Atlantico : Selon vous, quels sont les causes de l'effondrement du PS, passant de sa forme gauche plurielle de 1997 à 43% des votes au score de Benoît Hamon à la présidentielle de 2017. Les électeurs ont-ils quitté la social-démocratie ou est-ce que c'est le PS, comme ses homologues des démocraties libérales, qui se méprend sur ce qu'est une social-démocratie ?
Christophe Pierrel : Cela remonte à très longtemps et il faut essayer de comprendre notre histoire. Je vais éviter 1983, même si le tournant de la rigueur a montré que le PS était mal à l'aise face aux réalités du pouvoir. De la même façon, nous n'avons pas réformé les institutions en 1981 alors que cela aurait été sans doute fondateur pour passer à autre chose que la Ve République, qui n'est pas adaptée à la gauche. C'est aussi ce que nous avons vu les 5 dernières années ; la gauche n'est pas faite pour ces institutions.

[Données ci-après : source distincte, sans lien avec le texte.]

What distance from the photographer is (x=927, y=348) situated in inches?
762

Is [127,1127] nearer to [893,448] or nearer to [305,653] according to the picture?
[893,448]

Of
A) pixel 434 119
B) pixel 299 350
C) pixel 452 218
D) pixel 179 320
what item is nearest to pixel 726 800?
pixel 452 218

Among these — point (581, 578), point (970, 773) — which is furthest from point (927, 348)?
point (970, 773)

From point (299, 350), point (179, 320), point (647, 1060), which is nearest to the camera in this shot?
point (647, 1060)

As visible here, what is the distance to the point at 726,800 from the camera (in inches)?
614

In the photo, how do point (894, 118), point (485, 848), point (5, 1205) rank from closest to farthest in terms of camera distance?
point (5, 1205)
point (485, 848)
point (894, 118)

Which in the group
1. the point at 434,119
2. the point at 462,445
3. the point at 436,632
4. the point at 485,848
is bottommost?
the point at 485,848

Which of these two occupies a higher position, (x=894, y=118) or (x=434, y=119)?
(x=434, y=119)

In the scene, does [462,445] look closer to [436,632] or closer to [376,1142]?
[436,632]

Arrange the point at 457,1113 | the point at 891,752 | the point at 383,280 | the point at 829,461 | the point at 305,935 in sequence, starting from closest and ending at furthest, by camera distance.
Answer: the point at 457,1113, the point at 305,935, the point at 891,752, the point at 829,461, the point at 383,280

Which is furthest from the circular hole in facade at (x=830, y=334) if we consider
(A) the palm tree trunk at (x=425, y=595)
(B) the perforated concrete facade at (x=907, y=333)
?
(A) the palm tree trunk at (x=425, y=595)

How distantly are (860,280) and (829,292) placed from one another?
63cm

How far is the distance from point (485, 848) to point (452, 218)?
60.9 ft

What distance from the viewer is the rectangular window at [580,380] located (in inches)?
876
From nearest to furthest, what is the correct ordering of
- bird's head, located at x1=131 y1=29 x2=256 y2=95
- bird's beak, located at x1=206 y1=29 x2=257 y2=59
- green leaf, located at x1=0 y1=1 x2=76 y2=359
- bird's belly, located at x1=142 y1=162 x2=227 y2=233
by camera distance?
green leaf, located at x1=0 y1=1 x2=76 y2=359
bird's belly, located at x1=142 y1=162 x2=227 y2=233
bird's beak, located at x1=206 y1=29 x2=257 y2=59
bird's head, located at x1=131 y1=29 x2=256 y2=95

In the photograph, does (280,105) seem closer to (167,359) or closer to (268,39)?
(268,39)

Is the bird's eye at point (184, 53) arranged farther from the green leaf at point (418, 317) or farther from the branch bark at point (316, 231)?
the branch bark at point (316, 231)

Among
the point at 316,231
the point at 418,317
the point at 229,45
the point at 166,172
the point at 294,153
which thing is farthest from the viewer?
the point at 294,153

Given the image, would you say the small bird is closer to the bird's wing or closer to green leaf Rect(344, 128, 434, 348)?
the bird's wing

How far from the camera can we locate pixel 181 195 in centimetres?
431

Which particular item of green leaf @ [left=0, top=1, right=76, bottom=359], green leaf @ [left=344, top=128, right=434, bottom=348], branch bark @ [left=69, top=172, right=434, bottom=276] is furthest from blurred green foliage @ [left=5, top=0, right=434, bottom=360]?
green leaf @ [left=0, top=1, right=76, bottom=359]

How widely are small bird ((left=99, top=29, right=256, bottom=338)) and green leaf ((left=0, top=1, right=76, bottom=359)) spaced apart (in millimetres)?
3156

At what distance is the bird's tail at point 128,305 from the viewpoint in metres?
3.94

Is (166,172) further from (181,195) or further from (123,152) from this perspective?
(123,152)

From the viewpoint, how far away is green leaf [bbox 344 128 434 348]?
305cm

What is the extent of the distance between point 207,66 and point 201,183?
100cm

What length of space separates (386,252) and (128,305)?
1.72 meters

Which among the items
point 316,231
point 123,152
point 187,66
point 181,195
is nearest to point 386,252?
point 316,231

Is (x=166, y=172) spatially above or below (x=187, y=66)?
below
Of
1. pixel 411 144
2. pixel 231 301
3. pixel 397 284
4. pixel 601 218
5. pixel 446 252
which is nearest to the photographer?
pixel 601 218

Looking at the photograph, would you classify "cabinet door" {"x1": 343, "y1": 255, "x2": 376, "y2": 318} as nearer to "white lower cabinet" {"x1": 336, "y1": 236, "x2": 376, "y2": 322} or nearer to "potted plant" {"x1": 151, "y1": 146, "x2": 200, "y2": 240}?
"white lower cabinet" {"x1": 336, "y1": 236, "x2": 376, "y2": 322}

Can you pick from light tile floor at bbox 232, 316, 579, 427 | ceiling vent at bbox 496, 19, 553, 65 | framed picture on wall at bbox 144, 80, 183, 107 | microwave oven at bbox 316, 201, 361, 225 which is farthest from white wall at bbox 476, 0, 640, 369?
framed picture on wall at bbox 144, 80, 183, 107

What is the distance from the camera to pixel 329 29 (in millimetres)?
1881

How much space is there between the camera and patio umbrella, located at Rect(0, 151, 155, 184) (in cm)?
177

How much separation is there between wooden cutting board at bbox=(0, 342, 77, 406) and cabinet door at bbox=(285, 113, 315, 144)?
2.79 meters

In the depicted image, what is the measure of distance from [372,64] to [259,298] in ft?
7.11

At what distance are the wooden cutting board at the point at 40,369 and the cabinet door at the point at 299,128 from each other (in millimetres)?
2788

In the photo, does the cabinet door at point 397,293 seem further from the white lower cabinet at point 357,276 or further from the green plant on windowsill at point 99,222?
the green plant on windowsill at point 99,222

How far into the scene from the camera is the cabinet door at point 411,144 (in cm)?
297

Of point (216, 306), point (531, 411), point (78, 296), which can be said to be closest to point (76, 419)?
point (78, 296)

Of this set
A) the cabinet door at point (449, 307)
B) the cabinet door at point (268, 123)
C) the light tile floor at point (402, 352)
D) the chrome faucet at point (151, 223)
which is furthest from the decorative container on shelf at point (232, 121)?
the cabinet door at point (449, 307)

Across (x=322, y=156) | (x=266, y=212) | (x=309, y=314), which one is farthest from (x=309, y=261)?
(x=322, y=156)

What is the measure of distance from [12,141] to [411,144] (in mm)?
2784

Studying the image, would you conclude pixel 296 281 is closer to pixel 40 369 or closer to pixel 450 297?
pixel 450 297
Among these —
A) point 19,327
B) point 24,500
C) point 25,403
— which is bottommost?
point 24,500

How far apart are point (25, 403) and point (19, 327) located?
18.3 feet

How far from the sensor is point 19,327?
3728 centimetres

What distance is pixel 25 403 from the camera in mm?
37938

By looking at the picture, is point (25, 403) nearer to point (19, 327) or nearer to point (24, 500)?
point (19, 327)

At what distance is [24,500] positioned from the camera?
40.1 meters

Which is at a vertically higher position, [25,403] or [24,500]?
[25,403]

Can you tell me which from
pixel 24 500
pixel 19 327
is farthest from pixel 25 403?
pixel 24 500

Nous sommes un parti qui a tendance à beaucoup discuter et que le dialogue avec les parlementaires et avec les élus nous tient à cœur, mais ce n'est pas le principe de la Ve République ; un homme, une direction. Ce sont deux raisons lointaines.
En 2002, lorsque nous perdons la présidentielle après 5 années de gouvernement Jospin, la cause est le sentiment d'insécurité qui était nié par son gouvernement alors que les Français le percevaient fortement. À ce moment-là, au lieu de se demander ce qu'il nous était arrivé, nous avons recommencé à affronter les élections locales qui s'enchainaient sans se poser la question du diagnostic des 5 années passées et de notre échec. Nous sommes passés à autre chose. Puis le traité constitutionnel de 2005 ou deux lignes politiques se sont affrontées au sein du parti alors qu'il y avait eu un référendum interne qui avait donné le "oui" gagnant. Nous continuons alors d'exister en tant que parti mais nous ne sommes plus d'accord sur grand-chose. Ceci principalement pour des questions de mandat. En 2007, personne ne se pose la question de la défaite autrement que d'en faire porter la responsabilité à Ségolène Royal, alors qu'en face, Nicolas Sarkozy avait fait une vraie bataille d'idées ; avec le "travailler plus pour gagner plus" ou le ministère de l'immigration. Il aurait dû y avoir une véritable confrontation idéologique que nous n'avons pas mené. Puis, en 2012, on fait semblant de ne pas comprendre que la ligne politique avait été fixée par François Hollande. En prenant l'ensemble des discours de François Hollande, il n'y a pas de surprise.
Et le discours du Bourget… ?
Je reconnais que la bataille sur la question de la finance n'a pas été menée dans le sens où je pense qu'il s'agit d'un défi de nature internationale, européenne, et qui ne peut être conduit sur le plan franco-français. Sur ce point, mais aussi sur la question européenne, nous n'avons pas non plus conduit le combat idéologique. Entre 2012 et 2017, beaucoup de technos fleurissent dans les cabinets, des énarques, des experts, des gens dont on ne peut pas dire s'ils sont de droite ou de gauche, et auprès du Président, des gens qui influent les lignes en lui disant qu'il ne faut pas trop parler de pauvreté, de questions d'assistance et qu'il faut mettre le curseur sur l'économie et en fait on ne fera plus que de l'économie. On ne parle plus des gens, on ne mène aucun combat d'idées, nous ne sommes plus un parti de classes populaires. Nous nous sommes éloignés des gens qui souffrent le plus en France. On se laisse même emporter par les thèses de droite et d'extrême droite, ce qui est particulièrement grave. Quand on a un premier ministre qui passe tout son été à parler du burkini, on a un parti qui a perdu sa ligne politique et idéologique. Mais de toute façon, lorsque vous mettez en place un premier ministre qui a fait 5% à une primaire, vous pouvez quand même imaginer que sa ligne politique n'est pas majoritaire au sein de la gauche.